Written task A -
In the Uchuujin translation write-up, please restate the paragraph beginning "PSP games were originally packaged" as a short bulleted list that keeps its main facts.
Written task B -
Render this sentence from the Uchuujin translation write-up in Spanish: "Over time, Sony phased out UMDs in favor of distributing games through their online store."

Recently, I’ve been working on a translation of a Japanese PlayStation Portable game called Nichijou: Uchuujin.
Much of the technical work needed for the translation of Nichijou: Uchuujin was done by other people! I’d like to thank FShadow, jjjewel, JamRules, and CompCom of GBATemp.net for the RE work they’ve done on the game engine Uchuujin runs on. Thanks for the documentation!
In this series, I’ll be detailing some of the things I learned about the forementioned game engine (and PSP ROM hacking in general) during the translation of the game. I’ll also be going into some of the binary modifications I made to the game in order to facilitate English text display.
PSP games were originally packaged in a proprietary, disk-based physical media form known as an UMD (“Universal” Media Disc). Over time, Sony phased out UMDs in favor of distributing games through their online store. However, the games themselves were still distributed as disk images.
At the time of writing, no commercial UMD readers and writers were available. However, disk images can be obtained by rooting a PSP with a disk drive.
Here is the annotated structure of Uchuujin’s disk image when extracted.
dump/ ├── PSP_GAME │ ├── ICON0.PNG (game icon) │ ├── INSDIR │ │ ├── 0000.DNS │ │ └── ICON0.PNG (game icon) │ ├── PARAM.SFO (metadata of the game) │ ├── PIC1.PNG (preloader background) │ ├── SYSDIR │ │ ├── BOOT.BIN (decrypted game binary) │ │ ├── EBOOT.BIN (encrypted game binary) │ │ ├── OPNSSMP.BIN │ │ └── UPDATE (system updates) │ │ ├── DATA.BIN │ │ ├── EBOOT.BIN │ │ └── PARAM.SFO │ └── USRDIR │ └── DATA │ ├── ed.pmf (video; credits) │ ├── ICON0.PNG (game icon) │ ├── koutyou.pmf (video; cutscene) │ ├── lt.bin (323kb; font) │ ├── op.pmf (video; opening) │ ├── PIC1.PNG (game background) │ ├── pr.bin (1mb; assorted bitmaps) │ ├── sc.cpk (2mb; dialog/"scripts") │ ├── se.acx (862kb; ???) │ ├── union.cpk (228mb; music & pictures) │ ├── vo.cpk (voices) │ └── yokoku.pmf (video; cutscene) └── UMD_DATA.BIN
The bulk of the game data exist as .CPK files. This is a proprietary archive
format designed by CRIWARE. Although one can obtain CRIWARE’s own tool for
extracting and modifying .CPKs
through dubious means, an open source
alternative exists, albeit
with reduced functionality.

Dataset entries -
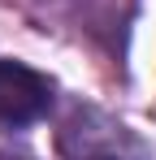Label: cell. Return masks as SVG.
<instances>
[{"instance_id":"cell-1","label":"cell","mask_w":156,"mask_h":160,"mask_svg":"<svg viewBox=\"0 0 156 160\" xmlns=\"http://www.w3.org/2000/svg\"><path fill=\"white\" fill-rule=\"evenodd\" d=\"M61 152H65V160H148L143 138L96 108H78L65 121Z\"/></svg>"},{"instance_id":"cell-2","label":"cell","mask_w":156,"mask_h":160,"mask_svg":"<svg viewBox=\"0 0 156 160\" xmlns=\"http://www.w3.org/2000/svg\"><path fill=\"white\" fill-rule=\"evenodd\" d=\"M52 108V82L22 61H0V121L26 126Z\"/></svg>"}]
</instances>
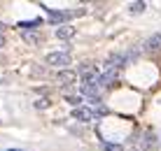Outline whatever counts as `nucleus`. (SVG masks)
Wrapping results in <instances>:
<instances>
[{
  "label": "nucleus",
  "instance_id": "obj_1",
  "mask_svg": "<svg viewBox=\"0 0 161 151\" xmlns=\"http://www.w3.org/2000/svg\"><path fill=\"white\" fill-rule=\"evenodd\" d=\"M117 77H119V70H112V68H105L103 75L96 77V86L98 88H110L117 84Z\"/></svg>",
  "mask_w": 161,
  "mask_h": 151
},
{
  "label": "nucleus",
  "instance_id": "obj_2",
  "mask_svg": "<svg viewBox=\"0 0 161 151\" xmlns=\"http://www.w3.org/2000/svg\"><path fill=\"white\" fill-rule=\"evenodd\" d=\"M47 63L56 65V68H68L73 60H70V54H65V51H49L47 54Z\"/></svg>",
  "mask_w": 161,
  "mask_h": 151
},
{
  "label": "nucleus",
  "instance_id": "obj_3",
  "mask_svg": "<svg viewBox=\"0 0 161 151\" xmlns=\"http://www.w3.org/2000/svg\"><path fill=\"white\" fill-rule=\"evenodd\" d=\"M73 119H77V121H91V119H96V112H93L91 107H77L73 112Z\"/></svg>",
  "mask_w": 161,
  "mask_h": 151
},
{
  "label": "nucleus",
  "instance_id": "obj_4",
  "mask_svg": "<svg viewBox=\"0 0 161 151\" xmlns=\"http://www.w3.org/2000/svg\"><path fill=\"white\" fill-rule=\"evenodd\" d=\"M82 93H84L86 98H93V100L101 98V88L96 86V81H91V84H82Z\"/></svg>",
  "mask_w": 161,
  "mask_h": 151
},
{
  "label": "nucleus",
  "instance_id": "obj_5",
  "mask_svg": "<svg viewBox=\"0 0 161 151\" xmlns=\"http://www.w3.org/2000/svg\"><path fill=\"white\" fill-rule=\"evenodd\" d=\"M145 49L147 51H159L161 49V33H154V35L149 37V40L145 42Z\"/></svg>",
  "mask_w": 161,
  "mask_h": 151
},
{
  "label": "nucleus",
  "instance_id": "obj_6",
  "mask_svg": "<svg viewBox=\"0 0 161 151\" xmlns=\"http://www.w3.org/2000/svg\"><path fill=\"white\" fill-rule=\"evenodd\" d=\"M73 35H75V28H73V26H61L58 30H56V37H58V40H70Z\"/></svg>",
  "mask_w": 161,
  "mask_h": 151
},
{
  "label": "nucleus",
  "instance_id": "obj_7",
  "mask_svg": "<svg viewBox=\"0 0 161 151\" xmlns=\"http://www.w3.org/2000/svg\"><path fill=\"white\" fill-rule=\"evenodd\" d=\"M40 23H42V19H31V21H19L16 26H19V28H24V30L28 33V30H33V28H37Z\"/></svg>",
  "mask_w": 161,
  "mask_h": 151
},
{
  "label": "nucleus",
  "instance_id": "obj_8",
  "mask_svg": "<svg viewBox=\"0 0 161 151\" xmlns=\"http://www.w3.org/2000/svg\"><path fill=\"white\" fill-rule=\"evenodd\" d=\"M44 9H47V12H49V19H52V21H56V23H61V21H65V19H68V12H54V9H49V7H44Z\"/></svg>",
  "mask_w": 161,
  "mask_h": 151
},
{
  "label": "nucleus",
  "instance_id": "obj_9",
  "mask_svg": "<svg viewBox=\"0 0 161 151\" xmlns=\"http://www.w3.org/2000/svg\"><path fill=\"white\" fill-rule=\"evenodd\" d=\"M58 81H61V84H73V81H75V72H73V70L61 72V75H58Z\"/></svg>",
  "mask_w": 161,
  "mask_h": 151
},
{
  "label": "nucleus",
  "instance_id": "obj_10",
  "mask_svg": "<svg viewBox=\"0 0 161 151\" xmlns=\"http://www.w3.org/2000/svg\"><path fill=\"white\" fill-rule=\"evenodd\" d=\"M103 151H124L121 144H112V142H103Z\"/></svg>",
  "mask_w": 161,
  "mask_h": 151
},
{
  "label": "nucleus",
  "instance_id": "obj_11",
  "mask_svg": "<svg viewBox=\"0 0 161 151\" xmlns=\"http://www.w3.org/2000/svg\"><path fill=\"white\" fill-rule=\"evenodd\" d=\"M145 7H147L145 3H131V14H140V12H145Z\"/></svg>",
  "mask_w": 161,
  "mask_h": 151
},
{
  "label": "nucleus",
  "instance_id": "obj_12",
  "mask_svg": "<svg viewBox=\"0 0 161 151\" xmlns=\"http://www.w3.org/2000/svg\"><path fill=\"white\" fill-rule=\"evenodd\" d=\"M24 40L28 44H37V42H40V37H37L35 33H24Z\"/></svg>",
  "mask_w": 161,
  "mask_h": 151
},
{
  "label": "nucleus",
  "instance_id": "obj_13",
  "mask_svg": "<svg viewBox=\"0 0 161 151\" xmlns=\"http://www.w3.org/2000/svg\"><path fill=\"white\" fill-rule=\"evenodd\" d=\"M65 102L73 105V107L77 109V107H80V102H82V98H77V96H68V98H65Z\"/></svg>",
  "mask_w": 161,
  "mask_h": 151
},
{
  "label": "nucleus",
  "instance_id": "obj_14",
  "mask_svg": "<svg viewBox=\"0 0 161 151\" xmlns=\"http://www.w3.org/2000/svg\"><path fill=\"white\" fill-rule=\"evenodd\" d=\"M35 107H37V109H44V107H49V100H47V98L37 100V102H35Z\"/></svg>",
  "mask_w": 161,
  "mask_h": 151
},
{
  "label": "nucleus",
  "instance_id": "obj_15",
  "mask_svg": "<svg viewBox=\"0 0 161 151\" xmlns=\"http://www.w3.org/2000/svg\"><path fill=\"white\" fill-rule=\"evenodd\" d=\"M3 47H5V37L0 35V49H3Z\"/></svg>",
  "mask_w": 161,
  "mask_h": 151
},
{
  "label": "nucleus",
  "instance_id": "obj_16",
  "mask_svg": "<svg viewBox=\"0 0 161 151\" xmlns=\"http://www.w3.org/2000/svg\"><path fill=\"white\" fill-rule=\"evenodd\" d=\"M9 151H19V149H9Z\"/></svg>",
  "mask_w": 161,
  "mask_h": 151
}]
</instances>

Exercise output A -
- PSP games first came on UMDs (“Universal” Media Discs), a proprietary, disk-based physical format.
- Over time, Sony phased out UMDs and distributed games through its online store.
- The games were still distributed as disk images.

Exercise output B -
Con el tiempo, Sony fue abandonando los UMD en favor de distribuir los juegos a través de su tienda en línea.